Teraz światło dzienne ujrzały wytyczne, jakie w decydującym momencie kampanii prezydenckiej miał kierować do swoich współpracowników premier Mateusz Morawiecki. W publikowanych mailach czytamy również, jak PR -owiec Piotr Agatowski informował rządzących o wstępnych wynikach sondaży. Z przeprowadzonych przez niego badań wynikało, że Andrzej Duda przegra w drugiej turze wyborów z Rafałem Trzaskowskim.
O sondażach, które przygotowuje Piotr Agatowski, znajomy Andrzeja Dudy i bywalec Nowogrodzkiej pisał nasz dziennikarz Jacek Gądek. Doradca prezydenta to jego krakowski znajomy, który uchodzi w obozie rządzącym za pomysłodawcę sukcesów i szarą eminencję partii rządzącej.
W opublikowanej rzekomej korespondencji Piotr Agatowski pisał do byłej premier Beaty Szydło oraz sekretarza generalnego PiS Krzysztofa Sobolewskiego. PR-owiec przekazał, że na dziewięć dni przed pierwszą turą wyborów faworytem był Andrzej Duda z wynikiem 41 proc. Rafał Trzaskowski uzyskał ok. 29 proc. poparcia. Agatowski stwierdził, że w drugiej turze wygrałby przedstawiciel opozycji z wynikiem 51 proc. głosów.
PR-owiec komentował również kampanię prezydencką, oceniając ją jako: "ściśle wizerunkową". Pisał, że Rafał Trzaskowski uważany jest "za młodszego i lepiej wyglądającego niż Andrzej Duda".
Agatowski zauważył, że Duda nie osiąga zadowalającego poparcia wśród młodych osób z dużych miast. "Jak do nich dotrzeć? Merytorycznie - klimat, czyste powietrze, ekologia. Wizerunkowo - ściema. Proponuję, aby zmienić akcję 'Rafał, nie kłam, na Rafał, nie ściemniaj"' - sugerował Agatowski.
Kolejny opublikowany mail pochodzi z 24 maja 2020 roku. Morawiecki miał go napisać nieco ponad tydzień po tym, jak Rafał Trzaskowski oficjalnie zastąpił poprzednią kandydatkę KO Małgorzatę Kidawę-Błońską. Premier nakazuje odbiorcom maila: "Przestawić na myślenie wyłącznie o kampanii".
Następnie Morawiecki przedstawia wstępny plan, jaki PiS ułożył wobec Trzaskowskiego. Planowano pokazać prezydenta Warszawy jako "człowieka elit i salonów". Tymczasem Andrzej Duda powinien się prezentować jako "zatroskany życiem obywateli".

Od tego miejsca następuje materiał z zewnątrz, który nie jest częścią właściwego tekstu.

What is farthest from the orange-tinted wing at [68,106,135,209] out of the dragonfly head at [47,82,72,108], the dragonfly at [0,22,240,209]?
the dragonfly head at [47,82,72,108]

"Cały czas przekaz, prezydent bliski ludziom, jak przez pięć lat tak i teraz cały czas z Polakami. A Trzaskowski tylko brukselskie salony, ustawki, kawior i szampan, dyskusje po francusku, nie zna ludzi, nie zna ich problemów" - miał pisać premier.
Na początku czerwca szef Kancelarii Premiera Michał Dworczyk poinformował o ataku hakerskim na skrzynkę mailową i media społecznościowe jego i jego żony. W wydanym oświadczeniu poinformował, że służby specjalne prowadzą działania wyjaśniające w związku z doniesieniami o włamaniu na jego konto mailowe, konto jego żony, a także ich konta w mediach społecznościowych. Dworczyk zapewnił również, że w skrzynce mailowej będącej przedmiotem ataku hakerskiego nie znajdowały się żadne informacje, które miały charakter niejawny, zastrzeżony, tajny, lub ściśle tajny.
Agencja Bezpieczeństwa Wewnętrznego podała w lipcu, że ataki hakerskie na Polskę objęły również system poczty elektronicznej Sejmu RP. Włamanie miało być częścią tzw. akcji "Ghostwriter", w której doszło do złamania zabezpieczeń skrzynki szefa KPRM Michała Dworczyka i wycieku wiadomości.
Na kanale Telegram od kilku tygodni publikowane są maile, mające rzekomo pochodzić z prywatnej skrzynki Michała Dworczyka.